Excertos da tradução em português de Dimas David Santos Silva, do livro de Steven Wasserstrom, “Religion after Religion“
Eliezer Schweid e Susan Hendelman mostraram que, para Gershom Scholem, a distinção goetheana entre símbolo e alegoria ‘tem o status de um princípio metodológico’. Não fica claro se Scholem ou Benjamin teve primeiro a ideia. De acordo com David Biale, Benjamin tomou primeiro a ideia de Goethe. Jeffrey Mehlman observa que:
Parece que Benjamin renegou a alegoria, rejeitando a simbologia romântica de Scholem. No final, eles divergiram, ainda que concordassem quanto à importância geral do problema.
Como já observei, Jung disse algo similar, que o símbolo só pode ser traduzido em outro símbolo.69 Eliade notou simplesmente que o símbolo ‘não pode ser sempre traduzido em conceitos’. Paul Ricoeur desenvolveu este ponto em seu Simbolismo do Mal, um livro explicitamente calcado em Eliade.
Símbolo e alegoria, portanto, não estão no mesmo caminho: o símbolo origina a hermenêutica; as alegorias já são hermenêutica. Isto é assim porque o símbolo apresenta seu significado transparentemente, de um modo inteiramente diferente da simples tradução. … Ele apresenta seu significado na transparência opaca de um enigma e não pela tradução. Daí eu coloco, de um lado, a doação do significado em trans-aparência dos símbolos, com a interpretação por tradução das alegorias.
Embora Scholem e Eliade tenham sido unânimes em relação ao contraste alegoria/símbolo, foi Henry Corbin quem devotou suas amplas energias filosóficas a articular sua necessidade. Em sua defesa definitiva do mundus imaginalis, ele fez isto tão poderosamente quanto o faria com qualquer parte de seu corpo:
Ele reiterou este credo simbológico, definido por sua ardente oposição à alegoria, por toda a sua obra, tanto que se pode dizer que criou uma filosofia esotérica das formas simbólicas sem paralelo neste século. Dada a negligência de comparações em que parece ter caído, talvez valha a pena citar algumas de suas reflexões que encerram uma certa importância:
O símbolo não é um signo artificialmente construído; ele floresce na alma espontaneamente para anunciar algo que não pode ser expresso de outra maneira; é a expressão única da coisa simbolizada como de uma realidade que assim se torna transparente para a alma, mas que em si transcende toda expressão. Alegoria é uma figuração mais ou menos artificial de generalidades ou de abstrações que são perfeitamente reconhecidas ou expressas de outra maneira. O exegeta deve tomar cuidado para não fechar para si mesmo a estrada para o símbolo, que leva para fora deste mundo.
Para o leitor francamente exotérico, o que parece ser o verdadeiro senso é a leitura literal.
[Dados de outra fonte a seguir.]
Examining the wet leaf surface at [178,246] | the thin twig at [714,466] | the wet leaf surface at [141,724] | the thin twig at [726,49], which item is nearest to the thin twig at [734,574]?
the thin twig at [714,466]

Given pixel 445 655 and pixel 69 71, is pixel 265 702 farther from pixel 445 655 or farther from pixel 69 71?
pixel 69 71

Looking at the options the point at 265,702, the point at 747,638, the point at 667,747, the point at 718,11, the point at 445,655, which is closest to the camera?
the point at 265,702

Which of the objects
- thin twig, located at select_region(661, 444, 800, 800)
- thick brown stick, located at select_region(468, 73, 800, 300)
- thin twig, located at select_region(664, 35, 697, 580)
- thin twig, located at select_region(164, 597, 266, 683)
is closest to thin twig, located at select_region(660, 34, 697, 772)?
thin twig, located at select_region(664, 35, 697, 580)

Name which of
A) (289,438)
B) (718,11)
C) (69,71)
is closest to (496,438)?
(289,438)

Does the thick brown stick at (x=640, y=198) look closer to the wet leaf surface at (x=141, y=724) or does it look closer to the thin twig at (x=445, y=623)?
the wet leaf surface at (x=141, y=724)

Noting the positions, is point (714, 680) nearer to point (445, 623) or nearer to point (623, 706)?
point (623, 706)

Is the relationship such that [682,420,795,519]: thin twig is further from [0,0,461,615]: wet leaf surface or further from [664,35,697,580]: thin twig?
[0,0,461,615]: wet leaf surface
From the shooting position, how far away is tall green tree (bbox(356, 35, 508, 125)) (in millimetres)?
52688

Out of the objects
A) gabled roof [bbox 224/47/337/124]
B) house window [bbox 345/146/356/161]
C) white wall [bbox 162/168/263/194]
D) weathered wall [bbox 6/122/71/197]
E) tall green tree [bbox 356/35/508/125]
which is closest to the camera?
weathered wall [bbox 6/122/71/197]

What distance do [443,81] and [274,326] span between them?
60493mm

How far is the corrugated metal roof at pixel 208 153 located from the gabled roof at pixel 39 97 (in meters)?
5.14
O que alguém lhe propõe como o senso espiritual parece a ele o senso metafórico, como uma alegoria que ele confunde com o símbolo. Para o esotérico e o oposto: o assim chamado senso literal é apenas uma metáfora (majâz). O verdadeiro senso (haqiqat) é o evento que esta metáfora encerra.
A diferença entre ‘símbolo’ e o que hoje é geralmente denominado ‘alegoria’ é simples de dimensionar. Uma alegoria permanece no mesmo nível da evidência e da percepção, enquanto um símbolo garante a correspondência entre dois universos que pertencem a diferentes níveis ontológicos: é o meio, e o único, de penetrar no invisível, no mundo do mistério, na dimensão esotérica.
Alegoria é racional, permanece com seu significado em planos idênticos de consciência, enquanto o símbolo anuncia um plano de consciência distinto da evidência racional; é a chave de um mistério, o único meio de dizer alguma coisa que não pode ser apreendida de outra maneira; um símbolo nunca é explicado completamente, mas deve ser decifrado continuamente, assim como uma partitura musical nunca é decifrada totalmente, mas pede sempre nova execução.
Corbin, dos três historiadores da religião (Scholem, Eliade e Corbin), desenvolveu a teoria esotérica de simbolismo mais completa e mais sofisticada.